Hamlet.—Sí, por Dios, dímelo.
Horacio.—Estos dos señores, Marcelo y Bernardo, le habían visto dos veces hallándose de guardia, como á la mitad de la profunda noche. Una figura semejante á vuestro padre, armado según él solía de piés a cabeza, se les puso delante, caminando grave, tardo y majestuoso por donde ellos estaban. Tres veces pasó de esta manera ante sus ojos, que oprimía el pavor, acercándose hasta donde ellos podían alcanzar con sus lanzas; pero débiles y casi helados con el miedo, permanecieron mudos sin osar hablarle. Diéronme parte de este secreto horrible; voime a la guardia con ellos la tercera noche, y allí encontré ser cierto cuanto me habían dicho, así en la hora como en la forma y circunstancias de aquella aparición. La sombra volvió en efecto. Yo conocí á vuestro padre, y es tan parecido á él, como lo son entre sí estas dos manos mías.
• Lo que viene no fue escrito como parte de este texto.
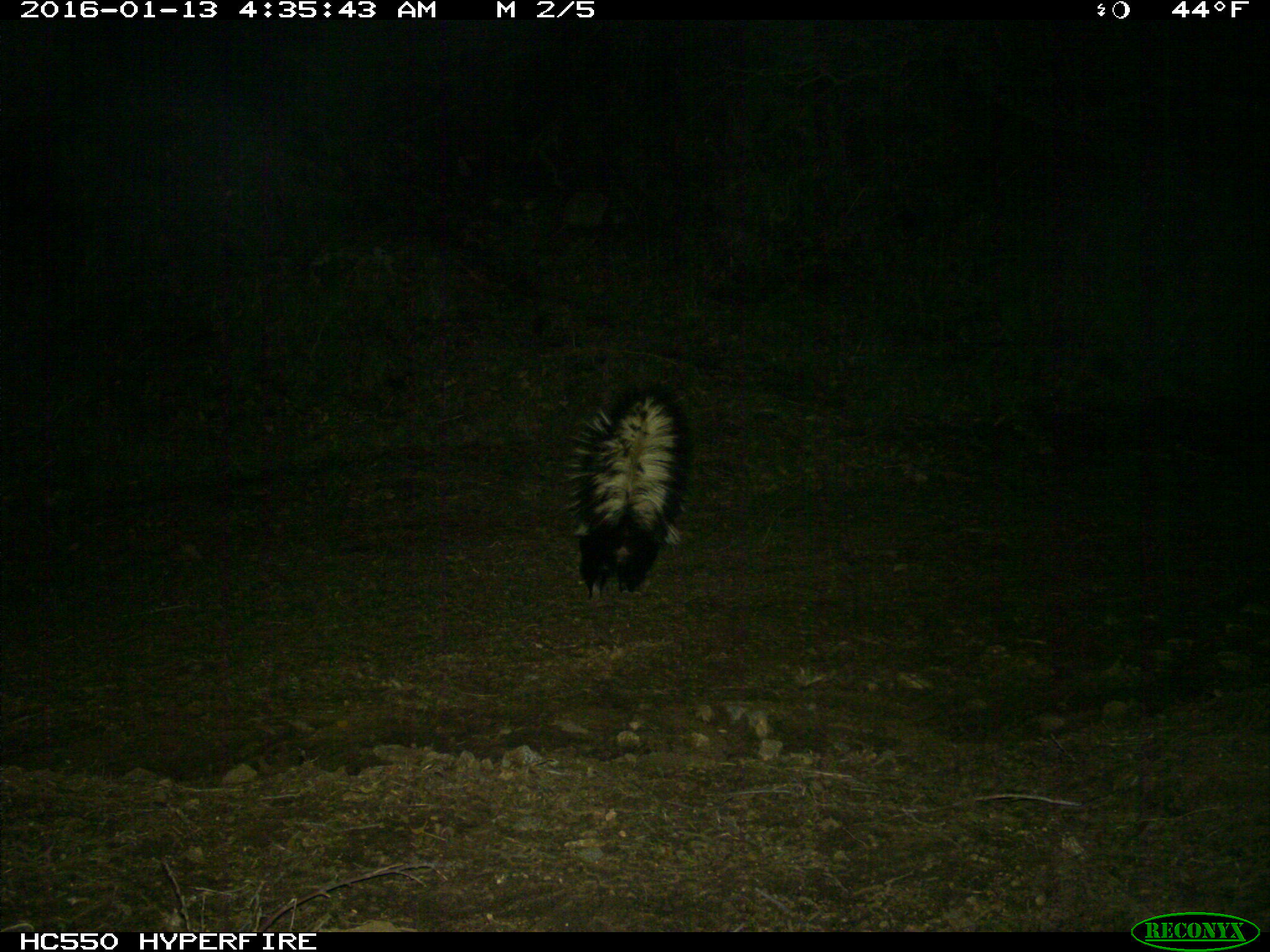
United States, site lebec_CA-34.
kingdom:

Hamlet.—¿Y en dónde fué eso?
Marcelo.—En la muralla de palacio, donde estábamos de centinela.
Hamlet.—¿Y no le hablasteis?
Horacio.—Sí, señor, yo le hablé; pero no me dió respuesta alguna. No obstante, una vez me parece que alzó la cabeza haciendo con ella un movimiento, como si fuese a hablarme; pero al mismo tiempo se oyó la aguda voz del gallo matutino, y al sonido huyó con presta fuga desapareciendo de nuestra vista.
Hamlet.—¡Es cosa bien admirable!
Horacio.—Y tan cierta como mi existencia. Nosotros hemos creído que era obligación nuestra avisaros de ello, mi venerable príncipe.
Hamlet.—Sí, amigos, sí... pero esto no me llena de turbación. ¿Estáis de centinela esta noche?
Todos.—Sí, señor.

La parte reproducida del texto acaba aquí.